◆ About this task
Take the material below and reproduce, word for word, only the lines from the line with "Padi Field Karst for Jamesp" through the line with "Golden retriever running".
# # # #
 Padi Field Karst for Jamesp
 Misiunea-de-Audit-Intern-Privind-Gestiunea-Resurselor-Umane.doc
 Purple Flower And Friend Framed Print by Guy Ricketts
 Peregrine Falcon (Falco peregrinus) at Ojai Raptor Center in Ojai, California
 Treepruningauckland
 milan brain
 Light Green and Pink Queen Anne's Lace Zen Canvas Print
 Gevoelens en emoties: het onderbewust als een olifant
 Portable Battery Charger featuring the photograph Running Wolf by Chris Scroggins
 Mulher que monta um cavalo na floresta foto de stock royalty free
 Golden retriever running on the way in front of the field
# # # #
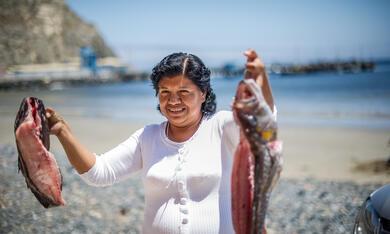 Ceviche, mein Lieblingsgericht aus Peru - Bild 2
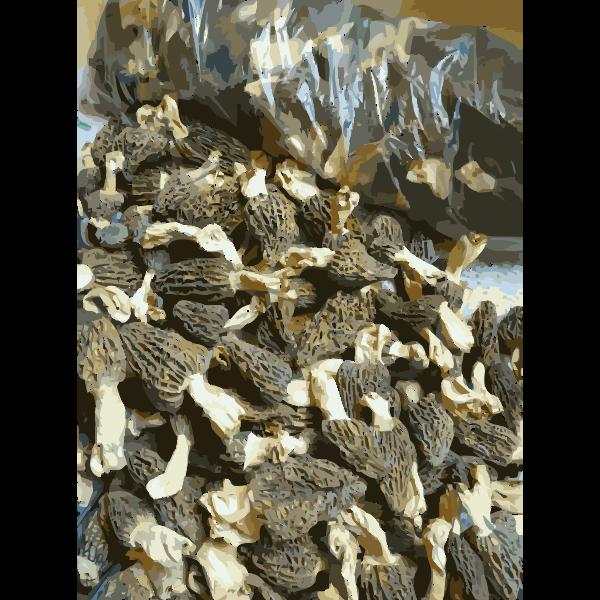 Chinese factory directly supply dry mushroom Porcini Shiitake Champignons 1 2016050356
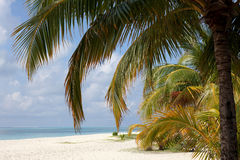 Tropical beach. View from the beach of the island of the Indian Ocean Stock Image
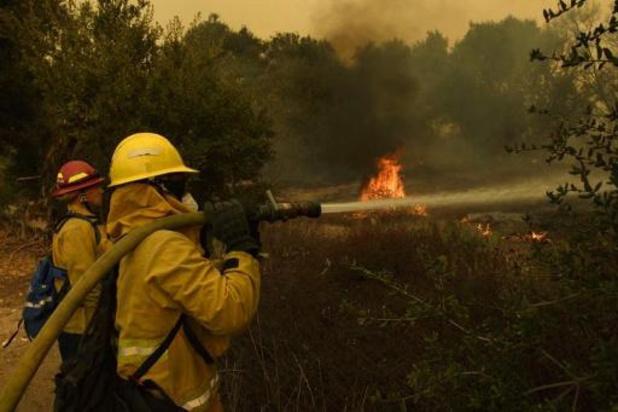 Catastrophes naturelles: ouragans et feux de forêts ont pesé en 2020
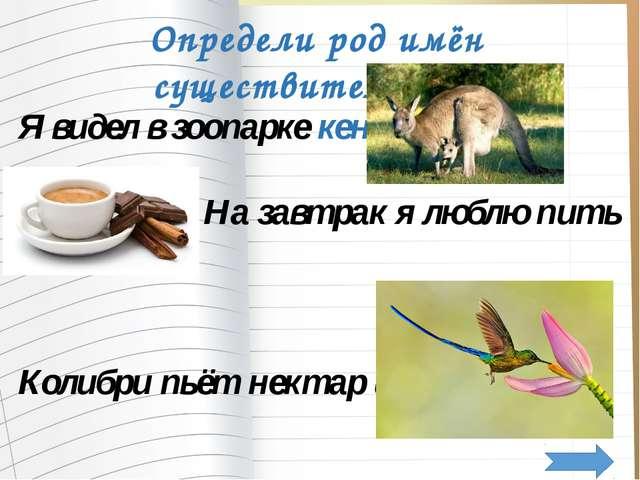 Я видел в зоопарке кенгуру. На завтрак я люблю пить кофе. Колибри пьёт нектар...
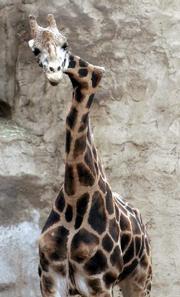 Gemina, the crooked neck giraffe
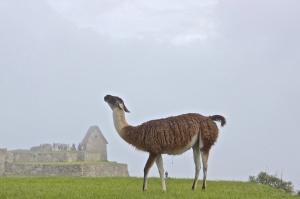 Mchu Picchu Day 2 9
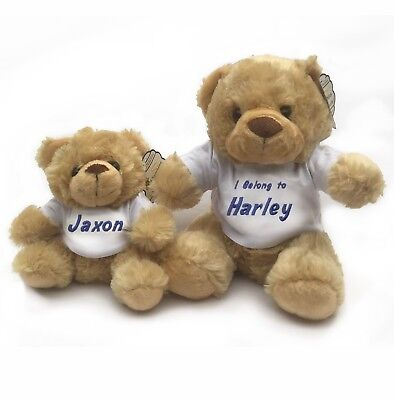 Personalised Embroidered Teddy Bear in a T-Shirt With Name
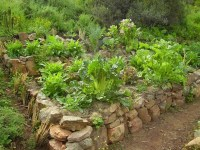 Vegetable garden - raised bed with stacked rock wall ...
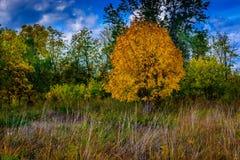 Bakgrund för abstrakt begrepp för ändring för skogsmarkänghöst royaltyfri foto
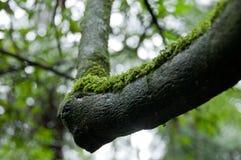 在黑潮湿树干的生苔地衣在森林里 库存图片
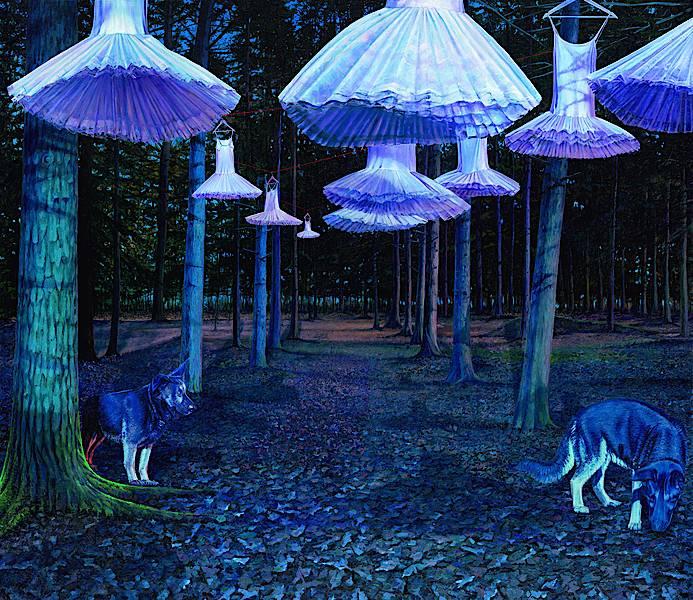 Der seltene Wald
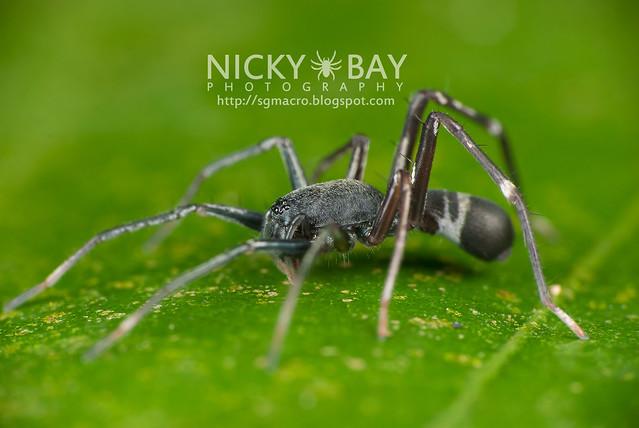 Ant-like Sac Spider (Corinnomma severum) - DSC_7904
# # # #
◆ Result for this exercise
 Padi Field Karst for Jamesp
 Misiunea-de-Audit-Intern-Privind-Gestiunea-Resurselor-Umane.doc
 Purple Flower And Friend Framed Print by Guy Ricketts
 Peregrine Falcon (Falco peregrinus) at Ojai Raptor Center in Ojai, California
 Treepruningauckland
 milan brain
 Light Green and Pink Queen Anne's Lace Zen Canvas Print
 Gevoelens en emoties: het onderbewust als een olifant
 Portable Battery Charger featuring the photograph Running Wolf by Chris Scroggins
 Mulher que monta um cavalo na floresta foto de stock royalty free
 Golden retriever running on the way in front of the field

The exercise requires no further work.